Mesajı Okuyun
Old 17-10-2009, 23:01   #48
üye25928

 
Varsayılan

Alıntı:
Yazan yigit289
avukatlık sınavı gelsin de herkes avukat olamasın artık.özel üniversite öğrencileri ve gerektiği gibi çalışmayan devlet üniversitesi öğrencileri de elensin.Bu durum özel üniversitelerin işine gelmeyecek çünkü şimdiye kadar hakimlik savcılık sınavlarında 0 çekmelerine verdikleri cevap bizim öğrencilerimiz avukat olmak istiyordu.Şimdi o avukat olmak isteyen öğrencileri göreceğiz.3 yıl içinde özel hukuk fakülteleri kapanmaya başlayacak göreceğiz...

benim yerime bir başka arkadaş bir başka konuda bir başka cevap vermiş, ben de bu cevabı bir başka konuya ondan izinsiz ekiliyorum bir başka şekilde.

Alıntı:
Yazan Tuğba Sinem Özsaygılı
Bir de bir arkadaşımız vakıf üniversitelerinden hakimlik ve savcılık sınavlarına girenlerin yazılı sınavları bile geçemediğinden bahsetmiş .. Bu vakıf üniversitelerinde okuyan öğrencilerin mezun olmalarının akabininde boşuna hakimlik ve savcılık sınavlarına girmemelerinin tembihlendiğini ve bu yüzden vakıf üniversitelerinden katılımların bu kadar az olduğunu biliyorlar mı ?
Bu öğüt bana tam 40 senedir bu mesleğe kendini adamış , devlet üniversitesi mezunu , Türkiye'nin çok başarılı avukatlarından biri tarafından verildi.. Genç ve hırslı olmam sebebiyle kendisine neden beni bu şekilde yargıladığını açıkca sorma fırsatım da oldu üstelik ..
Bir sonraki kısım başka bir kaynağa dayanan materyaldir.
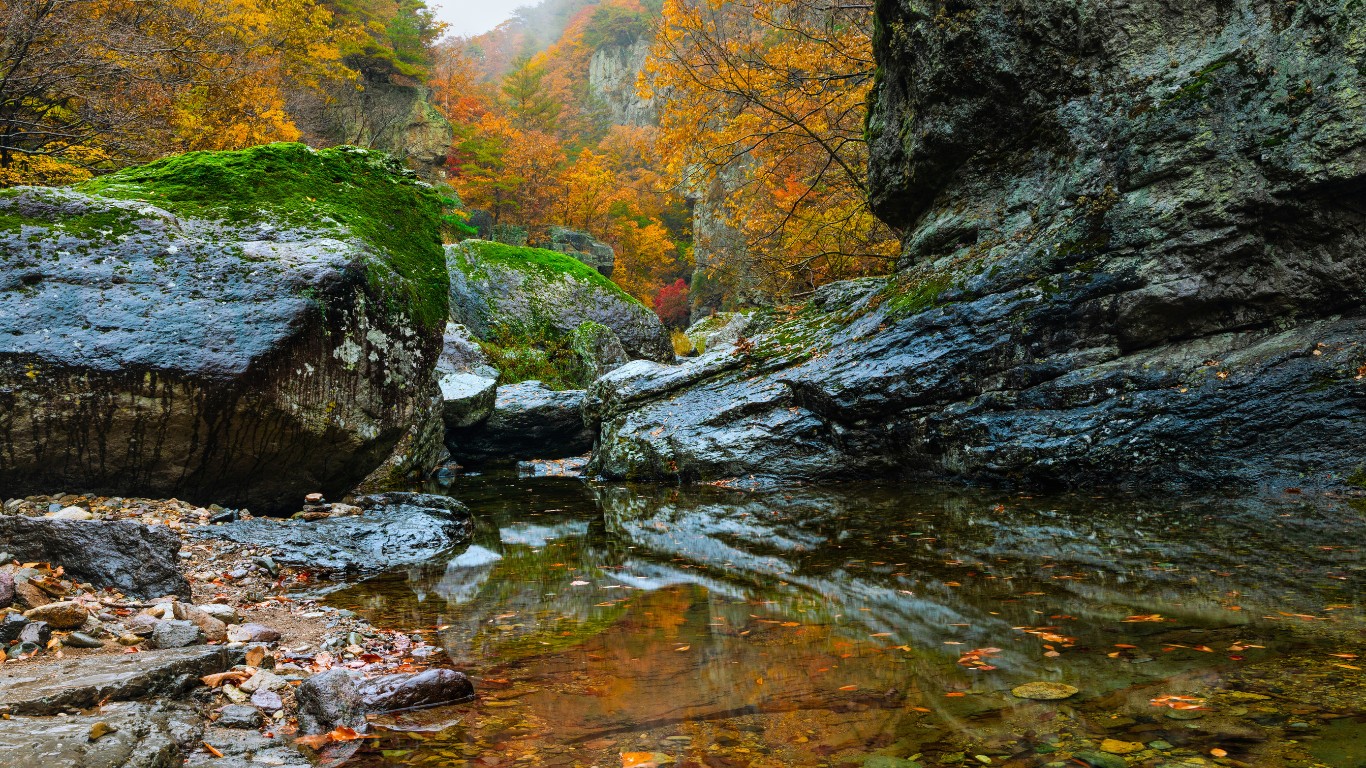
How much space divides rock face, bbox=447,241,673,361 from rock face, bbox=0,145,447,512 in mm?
10480

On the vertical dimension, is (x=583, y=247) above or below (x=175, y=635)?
above

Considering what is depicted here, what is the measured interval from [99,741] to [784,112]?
1407cm

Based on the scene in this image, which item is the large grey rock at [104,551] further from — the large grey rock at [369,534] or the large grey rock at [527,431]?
the large grey rock at [527,431]

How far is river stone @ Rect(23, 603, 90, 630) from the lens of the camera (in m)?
2.95

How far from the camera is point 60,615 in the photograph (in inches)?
118

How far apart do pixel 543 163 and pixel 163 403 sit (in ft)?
98.3

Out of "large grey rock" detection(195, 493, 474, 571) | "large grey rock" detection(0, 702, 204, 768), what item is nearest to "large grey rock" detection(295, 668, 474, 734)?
"large grey rock" detection(0, 702, 204, 768)

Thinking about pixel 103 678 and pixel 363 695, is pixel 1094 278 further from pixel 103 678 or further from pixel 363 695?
pixel 103 678

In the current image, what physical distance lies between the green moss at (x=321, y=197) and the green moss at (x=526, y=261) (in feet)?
34.9

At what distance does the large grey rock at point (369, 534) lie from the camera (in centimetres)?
522

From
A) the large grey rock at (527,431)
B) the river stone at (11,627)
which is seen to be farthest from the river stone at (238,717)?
the large grey rock at (527,431)

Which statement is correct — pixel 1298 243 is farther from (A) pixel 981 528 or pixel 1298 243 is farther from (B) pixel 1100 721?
(B) pixel 1100 721

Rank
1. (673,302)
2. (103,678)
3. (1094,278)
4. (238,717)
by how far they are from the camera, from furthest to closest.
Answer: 1. (673,302)
2. (1094,278)
3. (238,717)
4. (103,678)

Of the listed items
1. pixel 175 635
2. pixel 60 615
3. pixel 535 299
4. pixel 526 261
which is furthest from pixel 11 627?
pixel 526 261
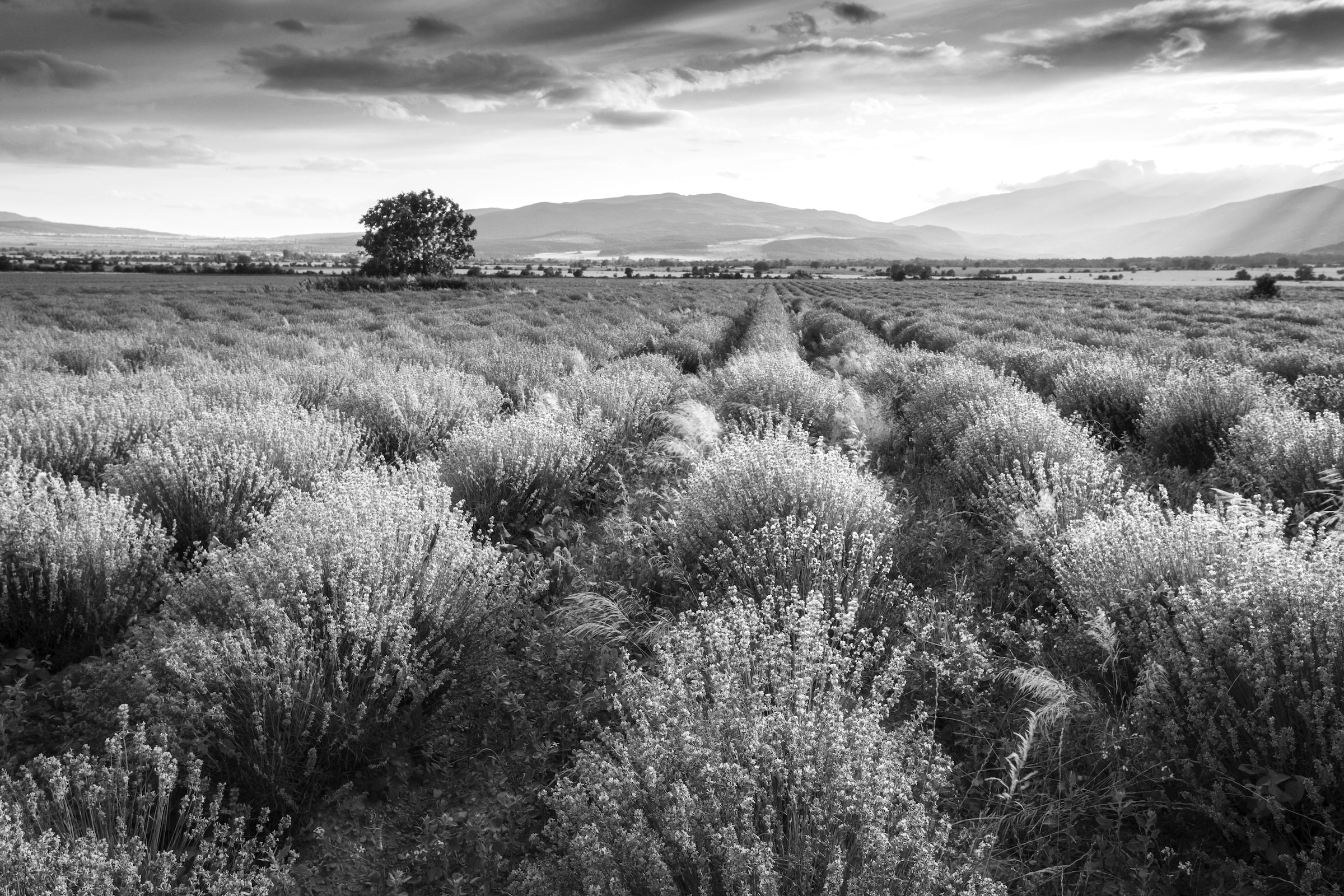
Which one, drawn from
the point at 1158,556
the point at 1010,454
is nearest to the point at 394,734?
the point at 1158,556

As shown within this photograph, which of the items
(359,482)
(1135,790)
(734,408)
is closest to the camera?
(1135,790)

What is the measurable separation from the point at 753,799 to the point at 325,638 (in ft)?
6.89

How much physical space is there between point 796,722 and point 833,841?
0.98 feet

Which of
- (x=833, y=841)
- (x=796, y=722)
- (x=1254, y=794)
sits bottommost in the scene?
(x=1254, y=794)

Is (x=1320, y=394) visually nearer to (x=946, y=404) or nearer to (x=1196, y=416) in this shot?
(x=1196, y=416)

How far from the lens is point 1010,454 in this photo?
575 centimetres

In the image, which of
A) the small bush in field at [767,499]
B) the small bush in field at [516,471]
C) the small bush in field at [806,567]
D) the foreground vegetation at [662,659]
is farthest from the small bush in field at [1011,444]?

Verilen cevap çok açık ve mantıklıydı .. " Yazılı sınavı geçseniz bile mülakat sonucunda size o ünvanı vermemeye karar vereceklerdir . Kurul bir vakıf üniversitesinde okuyan öğrencinin en alt bölgeden başlayarak , senelerce , az maaşla , bilmediği bir kültürde hakimlik yapabileceği görüşünde değildir .Kurul öncelikli olarak bölgeyi tanıyan , bilen , o şartlarda yaşamaya alışkın , daha çok memur ve devletin kendisine vereceği statü ile hayatını kurmaya ---- psikolojik ---- olarak da hazır olan ögrenciyi mülakatta öncelikli görüyor . "
Sanırım bu cevap sizlere ne demek istediğimi açıkca göstermiştir.
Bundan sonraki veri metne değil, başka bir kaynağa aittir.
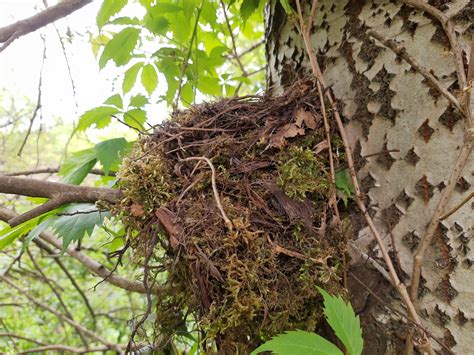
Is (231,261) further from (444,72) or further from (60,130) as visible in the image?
(60,130)

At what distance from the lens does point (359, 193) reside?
0.89 meters

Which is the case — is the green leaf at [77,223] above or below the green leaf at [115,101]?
below

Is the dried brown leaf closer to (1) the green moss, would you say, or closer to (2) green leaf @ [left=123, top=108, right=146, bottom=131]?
(1) the green moss

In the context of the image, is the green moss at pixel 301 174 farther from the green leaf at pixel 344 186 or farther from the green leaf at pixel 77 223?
the green leaf at pixel 77 223

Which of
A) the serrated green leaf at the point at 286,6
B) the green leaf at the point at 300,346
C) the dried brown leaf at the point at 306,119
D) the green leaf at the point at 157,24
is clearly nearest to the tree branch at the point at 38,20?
the green leaf at the point at 157,24

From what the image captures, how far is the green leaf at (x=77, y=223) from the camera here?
100 centimetres

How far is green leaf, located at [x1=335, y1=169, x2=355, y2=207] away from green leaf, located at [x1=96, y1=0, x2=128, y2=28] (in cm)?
97

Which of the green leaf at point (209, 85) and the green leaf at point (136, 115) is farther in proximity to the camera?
the green leaf at point (209, 85)

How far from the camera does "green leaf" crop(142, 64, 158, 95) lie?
1716mm

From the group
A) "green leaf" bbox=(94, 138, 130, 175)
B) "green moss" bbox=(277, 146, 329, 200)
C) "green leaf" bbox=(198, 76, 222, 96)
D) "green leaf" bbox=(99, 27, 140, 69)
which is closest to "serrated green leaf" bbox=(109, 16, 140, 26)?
"green leaf" bbox=(99, 27, 140, 69)

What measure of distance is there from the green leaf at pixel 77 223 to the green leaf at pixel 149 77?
0.83 metres

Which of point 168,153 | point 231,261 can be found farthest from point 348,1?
A: point 231,261

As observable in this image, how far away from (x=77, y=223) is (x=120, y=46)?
0.78 meters

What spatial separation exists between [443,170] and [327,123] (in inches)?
11.4
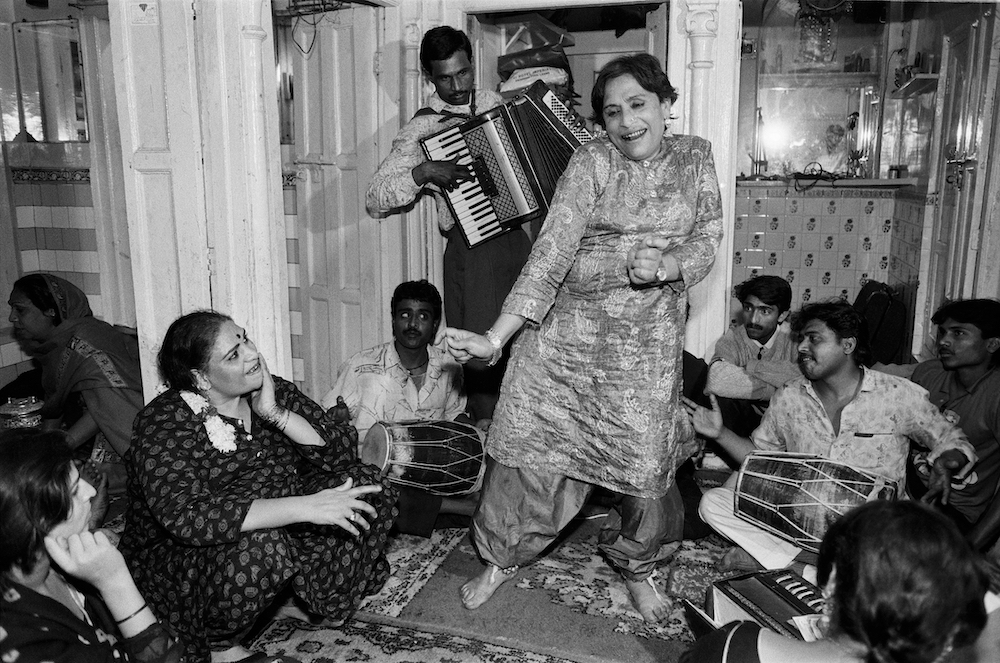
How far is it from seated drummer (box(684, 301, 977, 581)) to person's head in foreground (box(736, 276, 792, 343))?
954 millimetres

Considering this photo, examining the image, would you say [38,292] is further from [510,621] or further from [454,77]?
[510,621]

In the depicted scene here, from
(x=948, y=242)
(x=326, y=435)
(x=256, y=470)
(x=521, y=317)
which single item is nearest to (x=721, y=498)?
(x=521, y=317)

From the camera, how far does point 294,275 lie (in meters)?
6.19

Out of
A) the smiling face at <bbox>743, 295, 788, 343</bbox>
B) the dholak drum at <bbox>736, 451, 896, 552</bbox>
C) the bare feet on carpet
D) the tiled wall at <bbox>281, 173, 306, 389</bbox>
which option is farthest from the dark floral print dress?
the tiled wall at <bbox>281, 173, 306, 389</bbox>

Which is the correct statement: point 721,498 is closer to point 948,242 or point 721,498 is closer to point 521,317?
point 521,317

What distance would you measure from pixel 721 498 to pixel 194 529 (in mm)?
1921

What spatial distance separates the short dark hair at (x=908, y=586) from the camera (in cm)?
138

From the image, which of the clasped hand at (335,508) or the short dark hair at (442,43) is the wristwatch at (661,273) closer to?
the clasped hand at (335,508)

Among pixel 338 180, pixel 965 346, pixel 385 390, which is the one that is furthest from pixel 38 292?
pixel 965 346

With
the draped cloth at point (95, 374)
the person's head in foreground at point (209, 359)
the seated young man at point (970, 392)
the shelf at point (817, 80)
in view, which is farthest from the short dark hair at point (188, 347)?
the shelf at point (817, 80)

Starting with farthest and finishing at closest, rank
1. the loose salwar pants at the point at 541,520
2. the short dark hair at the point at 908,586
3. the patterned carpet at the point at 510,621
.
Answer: the loose salwar pants at the point at 541,520
the patterned carpet at the point at 510,621
the short dark hair at the point at 908,586

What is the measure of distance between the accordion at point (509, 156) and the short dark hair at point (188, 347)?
163cm

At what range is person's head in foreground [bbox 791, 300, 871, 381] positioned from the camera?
3.23m

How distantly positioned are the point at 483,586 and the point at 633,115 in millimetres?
1707
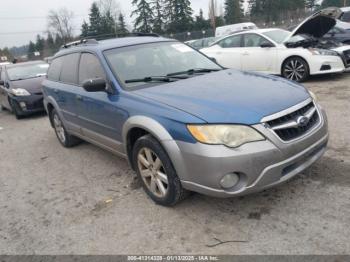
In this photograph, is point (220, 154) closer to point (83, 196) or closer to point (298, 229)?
point (298, 229)

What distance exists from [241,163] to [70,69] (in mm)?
3440

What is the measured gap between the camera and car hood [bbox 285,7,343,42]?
8500 millimetres

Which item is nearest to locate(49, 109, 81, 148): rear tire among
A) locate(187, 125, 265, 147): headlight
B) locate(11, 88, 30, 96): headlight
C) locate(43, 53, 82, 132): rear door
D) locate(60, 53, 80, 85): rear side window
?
locate(43, 53, 82, 132): rear door

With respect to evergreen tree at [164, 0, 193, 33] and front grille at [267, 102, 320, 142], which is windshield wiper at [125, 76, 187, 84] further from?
evergreen tree at [164, 0, 193, 33]

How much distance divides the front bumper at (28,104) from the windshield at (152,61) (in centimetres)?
579

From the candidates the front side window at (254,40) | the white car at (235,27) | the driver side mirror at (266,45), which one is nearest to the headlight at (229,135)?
the driver side mirror at (266,45)

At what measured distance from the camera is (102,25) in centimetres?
6138

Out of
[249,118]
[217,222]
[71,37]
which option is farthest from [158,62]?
[71,37]

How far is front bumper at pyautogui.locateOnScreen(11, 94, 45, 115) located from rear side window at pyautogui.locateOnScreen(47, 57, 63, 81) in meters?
3.35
Başka bir karşılaştırma yaparak devlet üniversitesinde ki arkadaşlarımın içini kişisel olarak rahatlatmak istiyorum. Zira onlar kişisel olarak , kişilere yönelik yargılamalarıyla bazı sonuçlara varmışlar.
Hiç bir sınavıma soruları önceden bilerek girmedim.
Hiç bir sınavıma 10 sayfalık bir not üzerinden çalışmadım.
Hiç bir zaman devlet üniversitesinde okuyan arkadaşlarım gibi sınavlardan bir hafta sonra bütünlemelere girme şansım olmadı.
Hiç bir zaman bu bütünlemelerin " çan eğrisi " üzerinden değerlendirilmesi sebebiyle 20 puan alarak bir dersi verme şansım olmadı.
Hiç bir zaman sınav takviminde 2 sınav arasında 3-4 gün aram olmadı. 13 derste alsam 7 gün içersinde 13 tane sınava girmek zorunda kaldım .
Devlet üniversitelerinde de ders veren hiç bir hocam , vakıf üniversitesinde yaptığı sınavda öğrencilerine fırsat eşitsizliği yaratacak notlar vermedi.
4. sınıfa kadar hiç bir sınavda kanun açarak , kanundan faydalanarak ya da kendi tuttuğum notları sınava sokarak sınav geçmedim . Arkadaşlarımızın bahsettiği " hocam xxx vakıf üniversitesinde çok kolay sormuşsunuz , onlara sorduğunuzu biz pratik olarak çözüyoruz " gibi bir durum söz konusu olmadı. Çünkü bize göre de onlara yapılan sınav soruları daha kolaydı ( psikolojide ; sınav stresi altında olmadan sınav sorularına bakınca o sınavdan 100 alıcağını düşünen öğrenci) , bizde onlara yapılan sınavlardan pratik derste uygulama yapıyorduk.
Hiç bir arkadaşımın boş kağıt vererek , 2 soru yaparak bir dersten geçtiğini görmedim gözlemlemedim.
Adli tıp dersinden okulu 2 dönem uzayan arkadaşımda oldu , mazeret raporu kabul edilmediği için 4 finale giremeyip okulu uzatan da , tek ders sınavında geçemeyip bir sene daha uzatan da .. Bunların olmadığını iddia eden arkadaşlarımın ne kadar bilgisizce konuyu eleştirdiğinin kanıtı sanırım bunlar olmalı ..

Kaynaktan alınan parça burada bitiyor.